>>>>>

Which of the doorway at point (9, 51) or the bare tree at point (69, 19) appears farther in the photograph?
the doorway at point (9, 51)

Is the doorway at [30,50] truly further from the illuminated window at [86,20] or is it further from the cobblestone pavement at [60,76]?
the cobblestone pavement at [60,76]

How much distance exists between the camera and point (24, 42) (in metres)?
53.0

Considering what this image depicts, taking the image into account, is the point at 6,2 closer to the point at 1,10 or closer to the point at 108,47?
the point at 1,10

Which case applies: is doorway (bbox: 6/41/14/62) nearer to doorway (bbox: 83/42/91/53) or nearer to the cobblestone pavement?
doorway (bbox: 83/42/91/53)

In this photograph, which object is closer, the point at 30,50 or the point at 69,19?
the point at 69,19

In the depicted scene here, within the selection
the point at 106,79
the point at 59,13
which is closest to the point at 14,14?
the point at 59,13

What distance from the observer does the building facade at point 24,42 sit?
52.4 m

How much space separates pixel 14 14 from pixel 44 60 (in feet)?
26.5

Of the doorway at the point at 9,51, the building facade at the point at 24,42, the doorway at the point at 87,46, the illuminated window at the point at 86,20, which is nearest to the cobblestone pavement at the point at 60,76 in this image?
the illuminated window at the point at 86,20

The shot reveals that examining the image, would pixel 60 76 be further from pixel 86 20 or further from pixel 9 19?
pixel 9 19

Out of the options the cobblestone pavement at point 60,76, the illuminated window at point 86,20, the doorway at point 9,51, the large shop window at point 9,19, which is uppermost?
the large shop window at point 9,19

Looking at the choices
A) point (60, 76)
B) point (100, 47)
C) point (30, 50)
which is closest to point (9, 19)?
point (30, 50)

<<<<<

Task goal – Nothing in the data may differ; print all of it exactly as written.

Output below –
Which of the doorway at point (9, 51) or the bare tree at point (69, 19) appears farther in the photograph?
the doorway at point (9, 51)

Is the doorway at [30,50] truly further from the illuminated window at [86,20] or is it further from the cobblestone pavement at [60,76]?
the cobblestone pavement at [60,76]

How much distance exists between the camera and point (24, 42) (in metres)?
53.0

Considering what this image depicts, taking the image into account, is the point at 6,2 closer to the point at 1,10 or closer to the point at 108,47?
the point at 1,10

Which case applies: is doorway (bbox: 6/41/14/62) nearer to doorway (bbox: 83/42/91/53) or nearer to the cobblestone pavement?
doorway (bbox: 83/42/91/53)

In this photograph, which object is closer, the point at 30,50 or the point at 69,19?
the point at 69,19

In the depicted scene here, within the selection
the point at 106,79
the point at 59,13
which is closest to the point at 14,14?
the point at 59,13

What distance from the observer does the building facade at point 24,42 sit?
52.4 m

How much space separates pixel 14 14 from pixel 44 60 (in feet)?
26.5

Of the doorway at the point at 9,51, the building facade at the point at 24,42, the doorway at the point at 87,46, the illuminated window at the point at 86,20, which is nearest to the cobblestone pavement at the point at 60,76 in this image?
the illuminated window at the point at 86,20

The shot reveals that examining the image, would pixel 60 76 be further from pixel 86 20 or further from pixel 9 19?
pixel 9 19

Out of the options the cobblestone pavement at point 60,76, the illuminated window at point 86,20, the doorway at point 9,51, the large shop window at point 9,19, which is uppermost?
the large shop window at point 9,19

Looking at the choices
A) point (60, 76)
B) point (100, 47)
C) point (30, 50)
which is closest to point (9, 19)?
point (30, 50)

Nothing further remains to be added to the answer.